Vojvoda Ostoja Spuž-Spužić (c. 1765—1814) was a Serbian voivode in Karađorđe's Serbia during the Serbian Revolution of 1804.

The prince and duke of Mačva, Ostoja Spuž, moved from Spuž (Montenegro) to Serbia and settled in Šabac. According to the family tradition of Ostoja Spuž, when he came to Serbia from Spuž from today's Montenegro, he brought a lot of weapons, rifles, and sabers.
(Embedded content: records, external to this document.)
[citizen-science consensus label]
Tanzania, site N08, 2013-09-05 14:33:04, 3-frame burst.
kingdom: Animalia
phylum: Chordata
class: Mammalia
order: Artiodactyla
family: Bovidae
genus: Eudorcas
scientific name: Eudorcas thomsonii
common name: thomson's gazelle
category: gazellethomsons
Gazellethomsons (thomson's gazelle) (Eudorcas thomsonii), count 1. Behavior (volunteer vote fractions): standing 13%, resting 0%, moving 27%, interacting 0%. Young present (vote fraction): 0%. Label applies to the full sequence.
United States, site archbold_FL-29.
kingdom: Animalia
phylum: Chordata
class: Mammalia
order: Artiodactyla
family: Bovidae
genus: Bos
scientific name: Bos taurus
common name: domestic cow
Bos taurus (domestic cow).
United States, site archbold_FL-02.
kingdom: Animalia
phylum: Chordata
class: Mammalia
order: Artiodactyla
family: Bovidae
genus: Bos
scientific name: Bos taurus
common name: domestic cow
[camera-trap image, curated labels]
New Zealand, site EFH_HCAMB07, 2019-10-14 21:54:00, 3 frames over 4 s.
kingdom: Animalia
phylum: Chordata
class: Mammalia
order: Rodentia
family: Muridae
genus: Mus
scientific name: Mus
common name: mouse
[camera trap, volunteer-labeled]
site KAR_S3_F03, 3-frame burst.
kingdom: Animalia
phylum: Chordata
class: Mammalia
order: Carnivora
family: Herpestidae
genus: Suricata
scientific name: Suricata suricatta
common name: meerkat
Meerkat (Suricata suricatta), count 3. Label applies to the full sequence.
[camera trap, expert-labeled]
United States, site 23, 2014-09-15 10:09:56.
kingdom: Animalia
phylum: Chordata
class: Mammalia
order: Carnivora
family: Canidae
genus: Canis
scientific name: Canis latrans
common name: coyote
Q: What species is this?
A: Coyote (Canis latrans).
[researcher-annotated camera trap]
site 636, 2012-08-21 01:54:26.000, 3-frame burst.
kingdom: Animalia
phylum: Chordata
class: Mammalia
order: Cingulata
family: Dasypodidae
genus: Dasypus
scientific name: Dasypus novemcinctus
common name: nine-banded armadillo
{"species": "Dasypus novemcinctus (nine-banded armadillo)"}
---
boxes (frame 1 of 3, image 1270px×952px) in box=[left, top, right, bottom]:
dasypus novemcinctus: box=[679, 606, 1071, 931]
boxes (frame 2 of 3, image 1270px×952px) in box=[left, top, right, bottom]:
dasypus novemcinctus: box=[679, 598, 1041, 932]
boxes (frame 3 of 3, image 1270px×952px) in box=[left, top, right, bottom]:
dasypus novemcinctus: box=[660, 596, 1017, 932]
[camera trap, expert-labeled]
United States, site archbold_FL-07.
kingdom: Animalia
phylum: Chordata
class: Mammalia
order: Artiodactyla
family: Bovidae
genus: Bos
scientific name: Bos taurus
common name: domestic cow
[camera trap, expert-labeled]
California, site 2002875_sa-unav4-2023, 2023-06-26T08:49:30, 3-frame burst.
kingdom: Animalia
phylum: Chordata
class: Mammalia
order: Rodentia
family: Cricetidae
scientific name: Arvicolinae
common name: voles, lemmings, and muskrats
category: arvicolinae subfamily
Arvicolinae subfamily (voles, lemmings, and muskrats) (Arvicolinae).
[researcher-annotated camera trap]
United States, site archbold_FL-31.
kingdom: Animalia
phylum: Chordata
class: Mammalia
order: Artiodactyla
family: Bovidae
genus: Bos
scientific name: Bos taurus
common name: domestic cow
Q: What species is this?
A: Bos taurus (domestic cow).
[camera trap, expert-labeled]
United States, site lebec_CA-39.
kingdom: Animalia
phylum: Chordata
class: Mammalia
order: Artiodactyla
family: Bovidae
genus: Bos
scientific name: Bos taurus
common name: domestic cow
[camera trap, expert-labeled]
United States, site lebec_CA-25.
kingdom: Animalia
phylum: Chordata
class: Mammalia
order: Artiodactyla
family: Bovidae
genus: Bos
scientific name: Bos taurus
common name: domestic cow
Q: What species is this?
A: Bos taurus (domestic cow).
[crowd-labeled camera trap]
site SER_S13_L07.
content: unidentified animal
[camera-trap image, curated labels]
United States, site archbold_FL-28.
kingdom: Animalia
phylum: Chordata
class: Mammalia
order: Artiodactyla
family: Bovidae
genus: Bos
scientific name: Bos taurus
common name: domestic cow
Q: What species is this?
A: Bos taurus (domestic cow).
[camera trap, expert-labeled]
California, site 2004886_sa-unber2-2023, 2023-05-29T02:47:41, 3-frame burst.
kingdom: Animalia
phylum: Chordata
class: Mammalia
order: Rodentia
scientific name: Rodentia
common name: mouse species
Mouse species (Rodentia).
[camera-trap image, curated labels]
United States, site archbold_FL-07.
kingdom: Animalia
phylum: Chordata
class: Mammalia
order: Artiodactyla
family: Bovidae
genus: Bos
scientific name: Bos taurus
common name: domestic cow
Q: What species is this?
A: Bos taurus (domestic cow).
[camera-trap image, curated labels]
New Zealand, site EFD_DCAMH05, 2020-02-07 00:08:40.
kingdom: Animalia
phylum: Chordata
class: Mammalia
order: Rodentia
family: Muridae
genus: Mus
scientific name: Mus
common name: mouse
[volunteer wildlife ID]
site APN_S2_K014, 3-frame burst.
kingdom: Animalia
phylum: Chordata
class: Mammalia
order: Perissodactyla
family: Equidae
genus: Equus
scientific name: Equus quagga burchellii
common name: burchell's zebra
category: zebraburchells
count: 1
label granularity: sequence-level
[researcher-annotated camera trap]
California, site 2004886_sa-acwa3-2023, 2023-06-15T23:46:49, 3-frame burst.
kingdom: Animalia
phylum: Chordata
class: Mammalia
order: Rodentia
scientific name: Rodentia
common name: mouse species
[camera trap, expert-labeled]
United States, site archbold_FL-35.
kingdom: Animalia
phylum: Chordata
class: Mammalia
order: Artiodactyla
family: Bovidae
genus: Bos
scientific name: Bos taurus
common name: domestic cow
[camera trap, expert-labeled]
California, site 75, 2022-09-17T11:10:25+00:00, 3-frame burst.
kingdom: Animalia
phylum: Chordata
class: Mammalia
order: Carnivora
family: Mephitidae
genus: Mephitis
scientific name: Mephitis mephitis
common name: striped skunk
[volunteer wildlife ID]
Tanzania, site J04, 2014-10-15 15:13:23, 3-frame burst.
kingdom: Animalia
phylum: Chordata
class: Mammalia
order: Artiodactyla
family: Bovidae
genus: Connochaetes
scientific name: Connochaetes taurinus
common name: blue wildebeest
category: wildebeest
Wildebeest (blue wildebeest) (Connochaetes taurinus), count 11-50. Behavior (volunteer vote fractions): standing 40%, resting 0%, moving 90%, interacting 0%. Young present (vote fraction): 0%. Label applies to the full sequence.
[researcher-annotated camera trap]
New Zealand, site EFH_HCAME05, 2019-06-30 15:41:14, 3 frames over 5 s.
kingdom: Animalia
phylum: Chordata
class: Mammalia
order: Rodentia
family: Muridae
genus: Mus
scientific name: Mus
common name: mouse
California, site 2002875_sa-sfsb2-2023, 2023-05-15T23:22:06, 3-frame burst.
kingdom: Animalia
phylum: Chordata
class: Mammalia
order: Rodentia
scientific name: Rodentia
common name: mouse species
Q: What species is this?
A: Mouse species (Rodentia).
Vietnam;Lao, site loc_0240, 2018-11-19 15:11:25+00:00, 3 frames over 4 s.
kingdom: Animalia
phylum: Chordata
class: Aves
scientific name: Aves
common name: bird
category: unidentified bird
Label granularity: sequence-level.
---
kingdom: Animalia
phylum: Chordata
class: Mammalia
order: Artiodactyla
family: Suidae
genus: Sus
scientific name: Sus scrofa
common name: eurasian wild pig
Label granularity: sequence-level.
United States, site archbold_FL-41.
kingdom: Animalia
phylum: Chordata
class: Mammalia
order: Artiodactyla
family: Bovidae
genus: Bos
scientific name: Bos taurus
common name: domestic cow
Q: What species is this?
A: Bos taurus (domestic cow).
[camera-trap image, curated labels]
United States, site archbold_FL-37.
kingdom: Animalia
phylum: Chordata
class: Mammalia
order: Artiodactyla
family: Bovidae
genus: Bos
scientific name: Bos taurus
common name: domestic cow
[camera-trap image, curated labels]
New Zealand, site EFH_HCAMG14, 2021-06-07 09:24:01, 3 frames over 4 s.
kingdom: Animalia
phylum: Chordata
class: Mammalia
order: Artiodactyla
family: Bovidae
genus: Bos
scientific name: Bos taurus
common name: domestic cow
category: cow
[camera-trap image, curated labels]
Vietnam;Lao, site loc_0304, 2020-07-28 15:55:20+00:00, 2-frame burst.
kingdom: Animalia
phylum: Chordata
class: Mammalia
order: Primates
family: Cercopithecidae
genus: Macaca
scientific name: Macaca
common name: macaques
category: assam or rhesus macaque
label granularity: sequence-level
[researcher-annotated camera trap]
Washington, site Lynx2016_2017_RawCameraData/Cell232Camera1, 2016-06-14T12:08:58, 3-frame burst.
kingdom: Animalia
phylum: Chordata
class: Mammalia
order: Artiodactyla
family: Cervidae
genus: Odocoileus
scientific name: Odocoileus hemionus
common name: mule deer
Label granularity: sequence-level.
Before the First Serbian Uprising, he had a band of hajduks, then he was the first elder of Šabac, before Duke Luka Lazarević. was appointed commander of Šabac.

Duke Ostoja Spuž, was later a member of the magistrate in Šabac, in the court title of a prince, a knyaz.

Ostoja Spuž(ić) took part in the battles around Šabac, in the siege of Belgrade and in the conquest and liberation of Požarevac. During the first capture of Šabac, he settled with his family in the town of Šabac, actually, the Šabac Fortress in 1804, according to the Matija Nenadović's Memoari (Memoirs).

Ostoja Spužić died on the eve of the Second Serbian Uprising.

His war trophies, sabers, holsters, and rifles were preserved with his son Jovan Spužić.

Around 1800, when he was thirty, Ostoja Spuž married Vasilija Urošević from the village of Grušić. Ostoja and Vasilija Spužić had two sons, Jovan and Đorđe, and two daughters, Milica and Andjelija

Slobodan Jovanović's grandfather was Ostoja Spuž.